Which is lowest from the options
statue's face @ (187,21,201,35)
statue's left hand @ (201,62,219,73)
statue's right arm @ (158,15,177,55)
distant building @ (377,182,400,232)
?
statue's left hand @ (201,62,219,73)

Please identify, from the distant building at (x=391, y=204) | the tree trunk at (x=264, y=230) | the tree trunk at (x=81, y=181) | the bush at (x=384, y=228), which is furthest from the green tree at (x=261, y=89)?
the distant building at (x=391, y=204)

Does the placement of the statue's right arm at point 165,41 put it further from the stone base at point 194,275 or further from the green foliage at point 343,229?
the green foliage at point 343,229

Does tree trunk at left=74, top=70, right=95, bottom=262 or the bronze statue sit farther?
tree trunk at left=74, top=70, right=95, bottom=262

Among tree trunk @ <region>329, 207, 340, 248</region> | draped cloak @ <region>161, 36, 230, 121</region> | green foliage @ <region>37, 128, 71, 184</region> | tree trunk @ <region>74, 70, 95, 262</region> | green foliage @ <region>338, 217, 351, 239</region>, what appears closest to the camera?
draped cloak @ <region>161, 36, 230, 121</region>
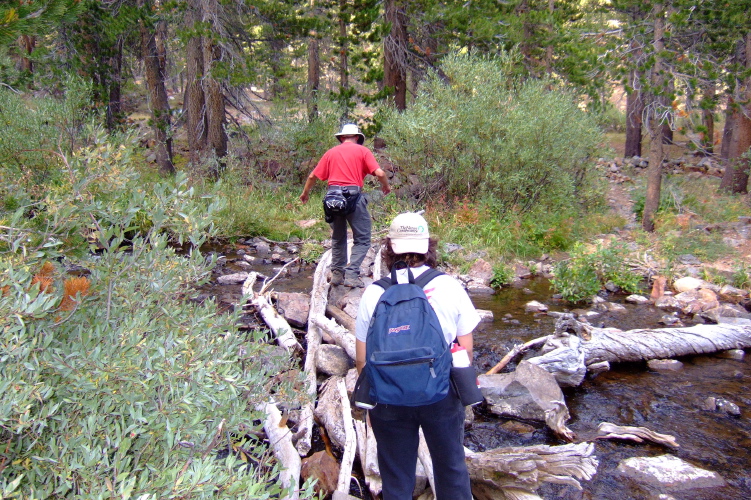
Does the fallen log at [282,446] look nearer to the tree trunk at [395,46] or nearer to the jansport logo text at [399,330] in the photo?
the jansport logo text at [399,330]

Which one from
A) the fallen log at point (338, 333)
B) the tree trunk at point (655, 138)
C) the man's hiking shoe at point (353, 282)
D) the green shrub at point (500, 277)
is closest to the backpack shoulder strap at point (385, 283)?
the fallen log at point (338, 333)

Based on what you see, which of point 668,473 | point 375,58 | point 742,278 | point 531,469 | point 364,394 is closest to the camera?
point 364,394

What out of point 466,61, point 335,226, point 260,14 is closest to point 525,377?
point 335,226

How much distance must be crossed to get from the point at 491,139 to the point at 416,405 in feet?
34.4

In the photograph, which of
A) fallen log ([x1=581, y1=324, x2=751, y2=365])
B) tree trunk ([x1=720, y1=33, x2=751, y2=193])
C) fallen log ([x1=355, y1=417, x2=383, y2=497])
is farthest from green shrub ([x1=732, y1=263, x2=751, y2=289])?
fallen log ([x1=355, y1=417, x2=383, y2=497])

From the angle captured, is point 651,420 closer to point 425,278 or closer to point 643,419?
point 643,419

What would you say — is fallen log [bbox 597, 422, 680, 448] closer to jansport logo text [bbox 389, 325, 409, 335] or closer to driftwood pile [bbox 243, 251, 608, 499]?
driftwood pile [bbox 243, 251, 608, 499]

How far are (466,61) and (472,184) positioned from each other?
2989 millimetres

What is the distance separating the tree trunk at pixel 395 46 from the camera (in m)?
15.6

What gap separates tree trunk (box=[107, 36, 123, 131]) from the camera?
15.1 m

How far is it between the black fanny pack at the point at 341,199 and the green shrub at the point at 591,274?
436 cm

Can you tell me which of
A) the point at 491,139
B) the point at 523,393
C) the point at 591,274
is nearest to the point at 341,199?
the point at 523,393

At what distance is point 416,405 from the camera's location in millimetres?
2555

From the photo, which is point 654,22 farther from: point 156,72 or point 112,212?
point 156,72
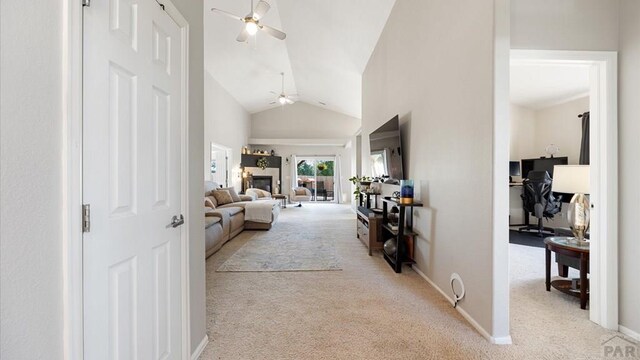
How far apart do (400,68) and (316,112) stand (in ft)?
24.6

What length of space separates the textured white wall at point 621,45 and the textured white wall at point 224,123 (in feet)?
20.5

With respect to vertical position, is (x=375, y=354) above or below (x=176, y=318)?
below

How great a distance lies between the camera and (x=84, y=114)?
3.05 feet

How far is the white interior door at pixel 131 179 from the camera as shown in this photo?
967 mm

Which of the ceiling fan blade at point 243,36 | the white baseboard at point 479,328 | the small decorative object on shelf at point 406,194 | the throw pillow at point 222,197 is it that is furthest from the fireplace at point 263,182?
the white baseboard at point 479,328

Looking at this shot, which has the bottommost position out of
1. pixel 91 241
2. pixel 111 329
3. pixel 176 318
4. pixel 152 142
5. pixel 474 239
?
pixel 176 318

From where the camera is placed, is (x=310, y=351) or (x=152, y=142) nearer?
(x=152, y=142)

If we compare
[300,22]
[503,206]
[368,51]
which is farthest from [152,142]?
[368,51]

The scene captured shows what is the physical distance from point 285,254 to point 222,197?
2.61 m

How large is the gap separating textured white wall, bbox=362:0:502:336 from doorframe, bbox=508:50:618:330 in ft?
1.22

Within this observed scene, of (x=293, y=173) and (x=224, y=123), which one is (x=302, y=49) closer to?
(x=224, y=123)

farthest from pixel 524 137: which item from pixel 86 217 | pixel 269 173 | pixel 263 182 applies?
pixel 263 182

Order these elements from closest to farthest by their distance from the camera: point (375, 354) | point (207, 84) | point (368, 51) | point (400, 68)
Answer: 1. point (375, 354)
2. point (400, 68)
3. point (368, 51)
4. point (207, 84)

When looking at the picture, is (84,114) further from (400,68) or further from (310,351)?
(400,68)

Exercise description:
Rescale the stretch from the line containing "When looking at" through the end of the rows. Write out every line again, requests included, and multiply each coordinate in the answers by 0.2, rounding to whole numbers with halves rounded up.

Completed exercise:
When looking at the picture, is (84,114) further from (400,68) or further from (310,351)?
(80,14)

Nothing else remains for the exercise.